■ Problem to solve ■
Would you transcribe word for word every line from the one containing "phylum: Chordata" to the end of the data, both ends included, and leave out the rest?

───── Extracted material

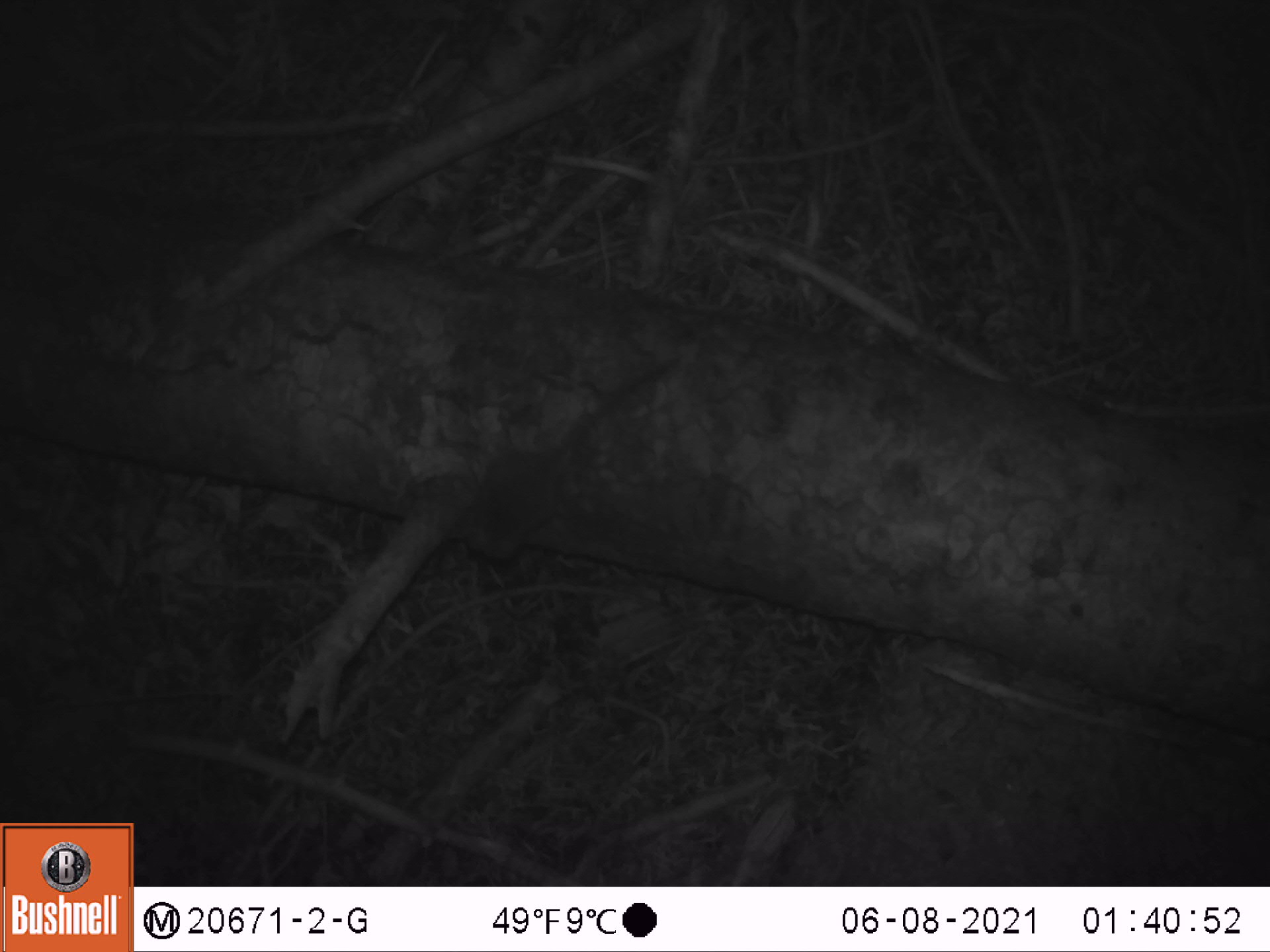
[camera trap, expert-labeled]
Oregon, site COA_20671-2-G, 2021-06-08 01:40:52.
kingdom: Animalia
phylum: Chordata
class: Mammalia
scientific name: Mammalia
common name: small mammal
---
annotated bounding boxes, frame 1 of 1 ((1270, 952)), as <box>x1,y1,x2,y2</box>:
small mammal: <box>439,323,715,598</box>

──────────

■ Response ■
phylum: Chordata
class: Mammalia
scientific name: Mammalia
common name: small mammal
---
annotated bounding boxes, frame 1 of 1 ((1270, 952)), as <box>x1,y1,x2,y2</box>:
small mammal: <box>439,323,715,598</box>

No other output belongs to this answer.